Robotics vendors are incorporating multimodal learning systems into robotics HMIs and movement automation to broaden consumer appeal and provide greater collaboration between workers and robots in the industrial space.
Consumer device companies, particularly those in the smartphone and smart home markets, are competing intensely to demonstrate the value of their products over competitors. New features and refined systems are critical to generating a marketing edge, making consumer electronics companies good candidates for adopting multimodal learning-enabled systems into their products. Growing use cases include security and payment authentication, recommendation and personalisation engines and personal assistants.

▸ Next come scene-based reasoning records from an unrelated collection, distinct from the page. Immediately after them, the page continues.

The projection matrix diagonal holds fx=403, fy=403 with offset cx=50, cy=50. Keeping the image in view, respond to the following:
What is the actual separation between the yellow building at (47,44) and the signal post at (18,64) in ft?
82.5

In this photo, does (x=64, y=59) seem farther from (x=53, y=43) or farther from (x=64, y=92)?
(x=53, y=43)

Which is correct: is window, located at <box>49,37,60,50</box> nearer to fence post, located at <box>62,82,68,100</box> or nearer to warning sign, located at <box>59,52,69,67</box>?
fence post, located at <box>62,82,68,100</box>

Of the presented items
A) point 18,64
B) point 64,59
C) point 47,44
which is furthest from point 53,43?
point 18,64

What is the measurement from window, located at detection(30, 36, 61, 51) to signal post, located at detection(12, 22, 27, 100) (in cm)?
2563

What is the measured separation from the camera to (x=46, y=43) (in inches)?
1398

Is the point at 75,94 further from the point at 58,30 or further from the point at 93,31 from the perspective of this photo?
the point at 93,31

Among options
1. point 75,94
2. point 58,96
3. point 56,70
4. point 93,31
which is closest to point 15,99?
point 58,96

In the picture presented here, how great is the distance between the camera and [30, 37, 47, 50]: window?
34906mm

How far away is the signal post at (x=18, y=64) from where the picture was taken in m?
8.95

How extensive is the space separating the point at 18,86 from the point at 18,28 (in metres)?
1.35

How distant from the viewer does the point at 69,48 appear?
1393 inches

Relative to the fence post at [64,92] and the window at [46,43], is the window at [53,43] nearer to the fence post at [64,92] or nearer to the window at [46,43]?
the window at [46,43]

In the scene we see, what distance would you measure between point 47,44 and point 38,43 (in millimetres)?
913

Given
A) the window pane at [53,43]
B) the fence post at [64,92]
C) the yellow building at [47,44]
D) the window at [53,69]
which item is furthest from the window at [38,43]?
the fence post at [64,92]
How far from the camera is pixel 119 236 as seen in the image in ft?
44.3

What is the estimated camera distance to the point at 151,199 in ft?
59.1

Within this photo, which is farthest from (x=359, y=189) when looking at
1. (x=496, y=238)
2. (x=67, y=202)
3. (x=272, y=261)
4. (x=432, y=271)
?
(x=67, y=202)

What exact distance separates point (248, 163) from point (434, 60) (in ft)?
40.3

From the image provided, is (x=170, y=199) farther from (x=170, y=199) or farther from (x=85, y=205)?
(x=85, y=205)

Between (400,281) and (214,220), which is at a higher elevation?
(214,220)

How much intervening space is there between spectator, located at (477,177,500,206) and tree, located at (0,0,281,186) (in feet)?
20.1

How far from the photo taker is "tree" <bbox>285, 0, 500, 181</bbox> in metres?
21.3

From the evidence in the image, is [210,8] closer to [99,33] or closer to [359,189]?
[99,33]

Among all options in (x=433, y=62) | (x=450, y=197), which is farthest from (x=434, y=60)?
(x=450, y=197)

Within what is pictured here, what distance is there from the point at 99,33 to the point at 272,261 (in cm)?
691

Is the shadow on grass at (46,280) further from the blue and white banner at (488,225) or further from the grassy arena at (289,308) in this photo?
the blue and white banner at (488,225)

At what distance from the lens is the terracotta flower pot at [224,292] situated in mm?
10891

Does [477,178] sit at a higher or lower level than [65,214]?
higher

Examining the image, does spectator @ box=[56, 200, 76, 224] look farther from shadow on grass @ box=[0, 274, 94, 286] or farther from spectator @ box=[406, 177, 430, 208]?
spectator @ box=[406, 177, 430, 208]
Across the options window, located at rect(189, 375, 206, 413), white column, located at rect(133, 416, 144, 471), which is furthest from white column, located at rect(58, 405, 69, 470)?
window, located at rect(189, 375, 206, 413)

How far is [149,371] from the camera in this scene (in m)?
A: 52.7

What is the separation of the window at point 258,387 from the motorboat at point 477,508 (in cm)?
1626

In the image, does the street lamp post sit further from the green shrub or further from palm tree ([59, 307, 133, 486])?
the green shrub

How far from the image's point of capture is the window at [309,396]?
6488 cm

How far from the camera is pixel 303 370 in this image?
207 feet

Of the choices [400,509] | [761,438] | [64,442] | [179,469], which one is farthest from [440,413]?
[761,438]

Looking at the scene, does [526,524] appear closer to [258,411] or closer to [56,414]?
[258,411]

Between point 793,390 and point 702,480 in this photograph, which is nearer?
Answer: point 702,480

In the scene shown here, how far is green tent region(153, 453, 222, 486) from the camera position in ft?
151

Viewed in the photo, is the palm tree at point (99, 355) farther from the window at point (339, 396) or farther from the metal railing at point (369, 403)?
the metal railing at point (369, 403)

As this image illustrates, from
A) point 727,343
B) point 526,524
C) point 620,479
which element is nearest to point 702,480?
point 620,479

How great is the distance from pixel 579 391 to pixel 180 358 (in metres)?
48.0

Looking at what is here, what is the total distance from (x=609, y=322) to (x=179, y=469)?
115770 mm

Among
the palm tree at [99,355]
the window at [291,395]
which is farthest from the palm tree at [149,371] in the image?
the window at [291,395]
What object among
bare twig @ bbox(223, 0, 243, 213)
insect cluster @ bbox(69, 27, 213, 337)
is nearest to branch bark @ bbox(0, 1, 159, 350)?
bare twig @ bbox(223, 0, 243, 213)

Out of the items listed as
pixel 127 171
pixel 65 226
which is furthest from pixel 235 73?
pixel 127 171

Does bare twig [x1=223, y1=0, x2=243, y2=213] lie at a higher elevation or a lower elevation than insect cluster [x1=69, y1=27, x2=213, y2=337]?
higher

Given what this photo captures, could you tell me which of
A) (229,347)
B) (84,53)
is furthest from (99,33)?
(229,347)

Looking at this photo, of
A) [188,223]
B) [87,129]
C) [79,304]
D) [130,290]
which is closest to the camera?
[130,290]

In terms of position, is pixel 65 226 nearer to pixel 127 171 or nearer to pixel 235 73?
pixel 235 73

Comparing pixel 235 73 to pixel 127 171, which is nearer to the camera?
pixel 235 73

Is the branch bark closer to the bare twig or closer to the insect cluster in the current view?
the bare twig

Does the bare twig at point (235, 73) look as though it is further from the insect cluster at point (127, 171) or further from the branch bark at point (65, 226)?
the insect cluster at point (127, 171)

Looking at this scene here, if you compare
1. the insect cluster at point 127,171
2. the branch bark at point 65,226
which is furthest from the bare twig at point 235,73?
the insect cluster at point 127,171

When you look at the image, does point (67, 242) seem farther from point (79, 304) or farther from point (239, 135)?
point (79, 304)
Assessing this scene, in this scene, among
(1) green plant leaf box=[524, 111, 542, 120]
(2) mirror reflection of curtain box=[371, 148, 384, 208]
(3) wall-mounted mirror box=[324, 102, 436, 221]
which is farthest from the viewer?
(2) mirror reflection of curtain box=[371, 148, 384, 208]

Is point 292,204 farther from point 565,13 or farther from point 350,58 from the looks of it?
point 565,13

Medical companies and hospitals are still relatively early in their exploration of multimodal learning techniques, but there are already some promising emerging applications in medical imaging. The value of multimodal learning to patients and doctors will be difficult for health services to resist, even if adoption is initially slow.
Media and entertainment companies are already using multimodal learning to help with structuring their content into labelled metadata, so they can improve content recommendation systems, personalised advertising, and automated compliance marking. So far, deployments of metadata tagging systems have been limited, as the technology has only recently been made available to the industry.
“The most extensive application of multimodal learning today is for behaviour and language modelling in smartphones. Classification, decision-making, and HMI systems are going to play a significant role in driving adoption of multimodal learning, providing a catalyst to refine and standardise some of the technical approaches,” Carlaw says.